Creamy pumpkin soup: Norwegen autumvibes meet seaweed.

Pumpkin Soup supercharged with Alaria flakes and seeds.

The autumn is bright yellow and shows its most beautiful colors in food and nature. Go for those intensive colors of bright orange and yellow in your food and boost yourself for the winter.

We love to eat by the season and this month means it is still the last chance for pumpkin. I love to use the Hokkaido since you don’t have to take the skin off and can use the whole vegetable.

Another great fact that we love about soups, especially for the family kitchen table, is that is is such a good way to use up leftovers and puree them into a wonderful and warming soup. If you stick to the recipe it will always taste the same, however, if you like to use up what you find in the fridge, like a tired celery or forgotten potato, put it in and no-one will notice.

However, here are the must-have ingredients for this creamy super soup.

This recipe is one of our family favorites and has been with us for quite a few years.

Recipe summary:

Time: 40 mins.

Flavour Intensity: Light

Featuring: Alaria (dried whole leaves and flakes)


Ingredients:

  • Small Hokkaido pumpkin

  • 3 carrots

  • 1 sweet potato (optional)

  • 1 onion

  • Big piece of turmeric

  • Freshly grounded pepper

  • Small piece of ginger

  • Splash of orange juice

  • little whole leaf Alaria

  • Can of coconut milk

  • Little seaweed salt

  • 1/2 teaspoon of fennel seeds


Preparation:

Wash and cut the veggies (they should all be about the same size).

Fry the onion, turmeric, ginger and with the fennel seeds on low heat. 

Next add all other vegetables at the same time and fry for a little bit.

Then add orange juice, coconut milk and some water, till everything all the vegetables are covered with liquid. Add the Alaria leaves and let it all cook for 20 min.

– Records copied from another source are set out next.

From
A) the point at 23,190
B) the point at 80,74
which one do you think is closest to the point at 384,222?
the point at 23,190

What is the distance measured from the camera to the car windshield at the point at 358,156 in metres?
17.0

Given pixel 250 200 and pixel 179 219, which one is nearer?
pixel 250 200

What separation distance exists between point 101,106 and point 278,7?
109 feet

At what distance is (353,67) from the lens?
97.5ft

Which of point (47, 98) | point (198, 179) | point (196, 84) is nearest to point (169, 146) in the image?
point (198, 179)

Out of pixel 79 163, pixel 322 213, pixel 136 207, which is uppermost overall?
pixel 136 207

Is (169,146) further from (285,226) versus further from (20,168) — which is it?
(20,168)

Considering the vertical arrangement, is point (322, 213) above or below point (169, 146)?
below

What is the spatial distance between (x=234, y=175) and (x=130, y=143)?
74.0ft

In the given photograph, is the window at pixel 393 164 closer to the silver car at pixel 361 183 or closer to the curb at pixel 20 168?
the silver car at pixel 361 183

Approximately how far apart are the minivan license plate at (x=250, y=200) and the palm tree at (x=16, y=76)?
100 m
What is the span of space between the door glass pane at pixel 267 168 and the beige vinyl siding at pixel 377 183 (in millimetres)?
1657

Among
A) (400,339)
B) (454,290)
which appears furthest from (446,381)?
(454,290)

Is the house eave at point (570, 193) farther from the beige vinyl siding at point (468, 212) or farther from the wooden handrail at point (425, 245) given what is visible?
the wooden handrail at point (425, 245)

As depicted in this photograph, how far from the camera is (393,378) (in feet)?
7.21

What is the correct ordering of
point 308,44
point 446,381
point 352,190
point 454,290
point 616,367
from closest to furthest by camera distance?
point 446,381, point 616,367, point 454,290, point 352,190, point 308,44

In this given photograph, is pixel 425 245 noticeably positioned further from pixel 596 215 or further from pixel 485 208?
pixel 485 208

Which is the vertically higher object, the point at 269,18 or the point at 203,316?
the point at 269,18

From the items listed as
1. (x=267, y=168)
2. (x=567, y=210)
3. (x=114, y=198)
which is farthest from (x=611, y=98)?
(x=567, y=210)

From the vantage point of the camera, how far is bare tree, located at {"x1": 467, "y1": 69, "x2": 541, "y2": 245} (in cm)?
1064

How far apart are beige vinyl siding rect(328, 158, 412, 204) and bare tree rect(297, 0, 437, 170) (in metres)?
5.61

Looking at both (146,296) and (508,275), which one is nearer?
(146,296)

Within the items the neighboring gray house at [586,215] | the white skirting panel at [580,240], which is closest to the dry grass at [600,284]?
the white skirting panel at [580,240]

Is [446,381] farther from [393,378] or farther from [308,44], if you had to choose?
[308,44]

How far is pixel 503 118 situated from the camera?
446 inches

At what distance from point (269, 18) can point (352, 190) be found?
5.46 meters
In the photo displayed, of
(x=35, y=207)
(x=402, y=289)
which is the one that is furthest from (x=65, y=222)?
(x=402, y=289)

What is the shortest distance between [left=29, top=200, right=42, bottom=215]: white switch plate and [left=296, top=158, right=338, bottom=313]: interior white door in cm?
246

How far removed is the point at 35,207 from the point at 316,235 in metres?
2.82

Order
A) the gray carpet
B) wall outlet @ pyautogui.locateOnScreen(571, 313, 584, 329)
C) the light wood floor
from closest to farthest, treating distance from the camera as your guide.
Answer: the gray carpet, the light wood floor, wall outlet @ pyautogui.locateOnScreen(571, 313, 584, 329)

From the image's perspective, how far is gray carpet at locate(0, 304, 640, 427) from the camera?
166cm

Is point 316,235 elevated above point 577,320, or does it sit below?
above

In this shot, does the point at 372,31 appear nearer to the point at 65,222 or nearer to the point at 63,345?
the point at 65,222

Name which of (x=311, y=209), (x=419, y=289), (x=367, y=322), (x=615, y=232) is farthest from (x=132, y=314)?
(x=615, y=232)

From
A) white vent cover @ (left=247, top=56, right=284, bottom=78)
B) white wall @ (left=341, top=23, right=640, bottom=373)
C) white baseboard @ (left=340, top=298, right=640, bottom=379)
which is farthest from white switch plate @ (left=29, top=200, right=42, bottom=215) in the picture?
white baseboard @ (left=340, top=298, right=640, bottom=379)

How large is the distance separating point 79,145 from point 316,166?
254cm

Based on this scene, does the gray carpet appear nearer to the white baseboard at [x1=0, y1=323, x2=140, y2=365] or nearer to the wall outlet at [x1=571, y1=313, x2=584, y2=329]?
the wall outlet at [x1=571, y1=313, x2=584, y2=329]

Alaria really adds some in-depth flavor here, as well as natural saltiness and is a wonderful vegan choice of naturally occurring iodine.

Check if the vegetables are soft and add pepper and salt as much as needed.

When everything is soft and tasty, puree into a creamy soup.

For further possibilities of decoration please read on. 

The decoration and toppings are the fact that our kids especially love about this soup. And there are various possibilities. 

Use up your old bread and make some wonderful garlic croutons. Roasted sunflower and pumpkin seeds, Alaria flakes, pomegranate seeds and fresh parsely are also a great topping and super nutritious addition to this powerful soup. If you have the chance to get some dark pumpkin seed oil and it is traditionally used in Austria, please go for it.

Continue reading why turmeric is such a great choice especially in the cold time of the year.

Recent studies have proven that curcumin, the compound mainly found in turmeric spice, has anti-fungal, anti- viral and anti- bacteria properties in your microbiome. So it is a good choice when nourishing your body for the autumn and winter season. The freshly ground pepper strengthens this property.

Who would be interested in some nutrition facts about Alaria? Please leave a comment and I will gather some information and interesting food facts for you. 

Enjoy and feel free to share!

Enjoy your warming winter soup and nourish your body and soul. The turmeric has anti-viral properties, so it is a great choice for the cold months.